Spatial reasoning records

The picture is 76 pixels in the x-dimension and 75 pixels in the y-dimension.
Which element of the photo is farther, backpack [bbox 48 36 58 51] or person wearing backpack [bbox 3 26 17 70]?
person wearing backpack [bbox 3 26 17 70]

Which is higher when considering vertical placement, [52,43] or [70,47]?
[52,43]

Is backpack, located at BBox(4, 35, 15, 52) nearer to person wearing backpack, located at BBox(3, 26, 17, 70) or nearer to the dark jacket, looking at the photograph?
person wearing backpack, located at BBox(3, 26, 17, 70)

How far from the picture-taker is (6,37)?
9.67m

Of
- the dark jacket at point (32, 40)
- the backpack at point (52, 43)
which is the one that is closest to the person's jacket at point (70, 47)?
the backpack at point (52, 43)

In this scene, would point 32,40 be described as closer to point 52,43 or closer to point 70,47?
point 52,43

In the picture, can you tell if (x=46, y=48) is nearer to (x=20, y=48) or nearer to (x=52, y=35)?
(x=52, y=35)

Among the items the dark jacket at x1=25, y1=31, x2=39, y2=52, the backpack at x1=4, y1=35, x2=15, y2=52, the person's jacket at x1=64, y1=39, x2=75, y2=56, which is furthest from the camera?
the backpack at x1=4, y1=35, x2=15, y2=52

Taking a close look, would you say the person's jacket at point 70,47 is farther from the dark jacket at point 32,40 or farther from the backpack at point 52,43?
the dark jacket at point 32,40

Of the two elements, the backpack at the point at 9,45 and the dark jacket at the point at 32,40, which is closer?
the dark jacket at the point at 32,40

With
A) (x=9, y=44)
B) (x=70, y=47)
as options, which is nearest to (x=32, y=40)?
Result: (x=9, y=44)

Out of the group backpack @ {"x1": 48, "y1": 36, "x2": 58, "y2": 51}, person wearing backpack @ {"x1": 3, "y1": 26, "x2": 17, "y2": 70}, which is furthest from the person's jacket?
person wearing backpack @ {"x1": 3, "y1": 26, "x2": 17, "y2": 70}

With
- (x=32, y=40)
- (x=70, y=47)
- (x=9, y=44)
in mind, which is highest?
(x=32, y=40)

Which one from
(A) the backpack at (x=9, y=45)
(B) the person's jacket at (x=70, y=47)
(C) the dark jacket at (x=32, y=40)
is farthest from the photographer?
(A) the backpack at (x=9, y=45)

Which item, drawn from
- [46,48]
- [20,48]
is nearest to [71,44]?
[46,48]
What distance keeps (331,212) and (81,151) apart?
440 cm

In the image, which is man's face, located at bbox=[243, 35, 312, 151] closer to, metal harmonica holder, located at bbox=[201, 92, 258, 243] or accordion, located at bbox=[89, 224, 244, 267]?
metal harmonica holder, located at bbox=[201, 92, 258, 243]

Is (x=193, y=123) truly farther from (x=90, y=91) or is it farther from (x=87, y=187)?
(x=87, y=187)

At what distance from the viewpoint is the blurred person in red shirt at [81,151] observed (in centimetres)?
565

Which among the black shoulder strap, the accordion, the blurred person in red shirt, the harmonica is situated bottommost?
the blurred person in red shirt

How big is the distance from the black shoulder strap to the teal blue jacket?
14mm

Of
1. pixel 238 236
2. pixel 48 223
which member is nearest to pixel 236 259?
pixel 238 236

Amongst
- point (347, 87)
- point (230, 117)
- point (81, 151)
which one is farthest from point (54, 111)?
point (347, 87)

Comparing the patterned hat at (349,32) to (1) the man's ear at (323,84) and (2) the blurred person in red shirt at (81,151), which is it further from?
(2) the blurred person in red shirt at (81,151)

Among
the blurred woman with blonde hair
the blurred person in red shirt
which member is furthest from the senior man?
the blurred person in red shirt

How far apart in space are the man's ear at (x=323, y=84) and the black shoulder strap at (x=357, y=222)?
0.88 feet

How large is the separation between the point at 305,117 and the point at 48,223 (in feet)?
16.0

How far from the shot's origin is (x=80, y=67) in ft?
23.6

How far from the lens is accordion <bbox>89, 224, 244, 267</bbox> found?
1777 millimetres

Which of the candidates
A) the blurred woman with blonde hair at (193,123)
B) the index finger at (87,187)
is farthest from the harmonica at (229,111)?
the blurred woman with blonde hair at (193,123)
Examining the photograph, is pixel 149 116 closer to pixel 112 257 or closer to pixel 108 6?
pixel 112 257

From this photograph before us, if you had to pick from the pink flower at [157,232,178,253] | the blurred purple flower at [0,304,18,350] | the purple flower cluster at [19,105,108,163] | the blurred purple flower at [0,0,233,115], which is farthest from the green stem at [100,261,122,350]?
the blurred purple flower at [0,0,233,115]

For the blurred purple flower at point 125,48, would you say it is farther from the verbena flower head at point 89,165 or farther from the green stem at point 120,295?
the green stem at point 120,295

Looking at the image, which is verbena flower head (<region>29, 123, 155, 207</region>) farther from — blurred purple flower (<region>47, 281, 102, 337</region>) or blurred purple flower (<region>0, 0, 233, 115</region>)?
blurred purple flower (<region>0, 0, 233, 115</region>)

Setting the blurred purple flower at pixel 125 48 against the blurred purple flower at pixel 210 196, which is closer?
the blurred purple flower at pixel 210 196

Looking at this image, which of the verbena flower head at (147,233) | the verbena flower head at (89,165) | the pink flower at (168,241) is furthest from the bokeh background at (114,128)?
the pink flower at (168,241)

*GOAL OF THE EXERCISE*:
The required output is the exact sequence of lines from the one containing "For the blurred" through the end of the listing, both endpoints included.

*FINISHED EXERCISE*:
For the blurred purple flower at point 125,48, would you say it is farther from the verbena flower head at point 89,165 or farther from the green stem at point 120,295?
the green stem at point 120,295

Looking at the image, which is verbena flower head (<region>29, 123, 155, 207</region>) farther from — blurred purple flower (<region>47, 281, 102, 337</region>) or blurred purple flower (<region>0, 0, 233, 115</region>)?
blurred purple flower (<region>0, 0, 233, 115</region>)

Setting the blurred purple flower at pixel 125 48 against the blurred purple flower at pixel 210 196, which is closer?
the blurred purple flower at pixel 210 196

Looking at this image, which of the verbena flower head at (147,233) | the verbena flower head at (89,165) | the pink flower at (168,241) is furthest from the bokeh background at (114,128)?
the pink flower at (168,241)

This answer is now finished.